I presume where you may want to go with this is "but why does it feel like anything? why is there any subjective experience at all (and would a machine have it too)?", and I think the answer is that this is just an emergent property of having a cognitive apparatus capable of self-observation. We can already see the glimmerings of this in LLMs, maybe a bad example since their thoughts are derived from humans, but nonetheless LLMs self-report as if they are conscious, and have existential discussions about it on Moltbook. It's hard to imagine (to bring this back on topic) that LeCun's animal intelligence, basically something LLM-like that is trained from scratch (no baked in human knowledge) wouldn't report the exact same thing.
Sort of ... (depends on what you mean by "feel" - detects, or is consciously aware of)
I think the way this works is something like this:
1) Our body / brain will detect that we're low on energy and release neurotransmitters indicating this
2) Our body may also provide physical indications of hunger based on empty stomach
3) These hunger-detection (or i-should-eat) signals may directly trigger behavior patterns related to finding food. In a primitive animal or baby this may be direct (baby starts crying, mom provides food), and as a human adult it may include triggering past patterns of food finding (go to the kitchen) when we felt like this before
4) In parallel with 3), the evolutionally newer part of our brain will eventually recognize what's going on, and that we're feeling hungry, and if we haven't already done anything about it then we might make a more deliberate plan to do something about it "i'm hungry, should get some lunch, what will i have .."
So, I think it's a combination of 3) and 4).
I'd guess there are probably also some animals, maybe some humans, that feed instinctively, more or less all the time, and perhaps have more of an "i'm full, off switch" than an "i'm hungry, on switch".
I don't know - this is obviously partly guess work. Certainly if you ask someone in the kitchen grabbing a snack why they are doing it they will provide a post-hoc explanation of "i'm feeling hungry", even if the "decision" to do it was subconscious.
I'm just being honest. Anyone who tells you they know what its like to be a bat, or any other animal, and what drives it's behavior is lying.
"Animals eat when they're hungry" is fine story, and obviously there is a lot of truth to it, but there are also obviously a lot of exceptions too.
Do you really think the Grizzly, preparing to hibernate, who can barely walk because he is so fat, and is eating his 50th salmon of the day, is eating because he is hungry?
What about the baby birds, mouths open when parent returns with food?

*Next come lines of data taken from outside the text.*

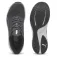 Puma Chaussures de running Skyrocket Lite 2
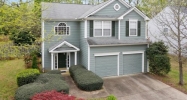 2145 Westwind Drive Roswell, GA 30075 - Image 15814126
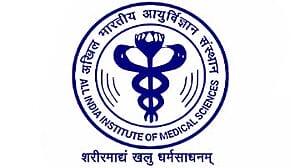 AIIMS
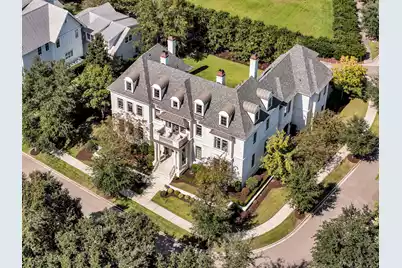 462 Creek Landing Street, Daniel Island, SC 29492 - Photo 1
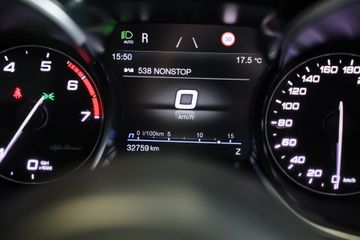 Voertuigafbeelding 24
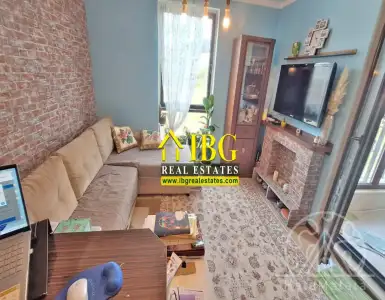 Buy in Bulgaria for 81000€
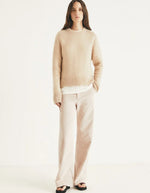 trinity-pantalon-velours-rose-budet-masscob-2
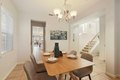 Additional image 9 of 60 S Pacifico St, Mountain House, CA, 95391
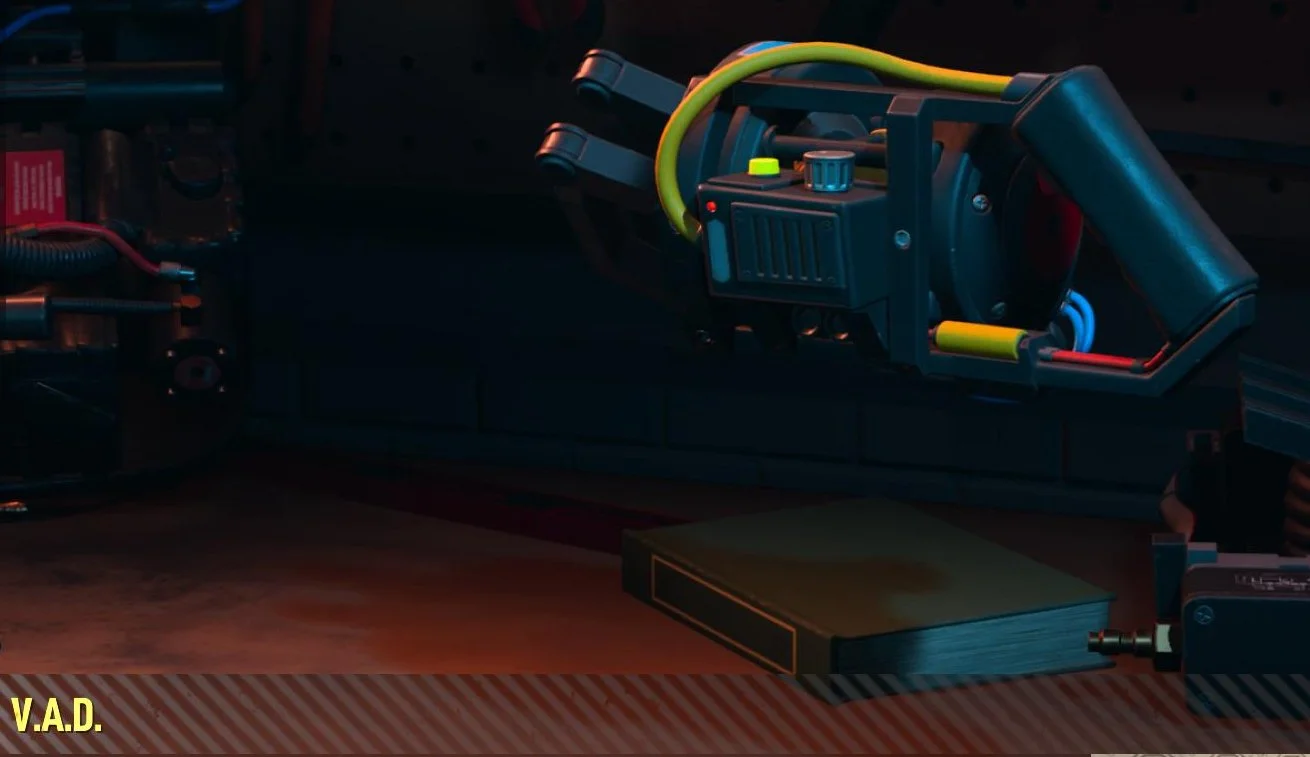 Ghostbusters_ Spirits Unleashed_20221025001433.jpg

Hungry, or just instinct?
What about an alligator that can go months without eating. In captivity it will eat every day if food is offered, and get obese (so keepers don't do that). Is it eating when hungry?
What about grazing animals that eat nutritionally poor food, and spend most of their waking hours eating? An elephant eats for 12-18 hours a day. Is it always hungry, or has evolution just given it survival instincts to behave like this?
When the bat leaving it's cave at dusk to go catch insects, is it hungry? What is it like to be a bat?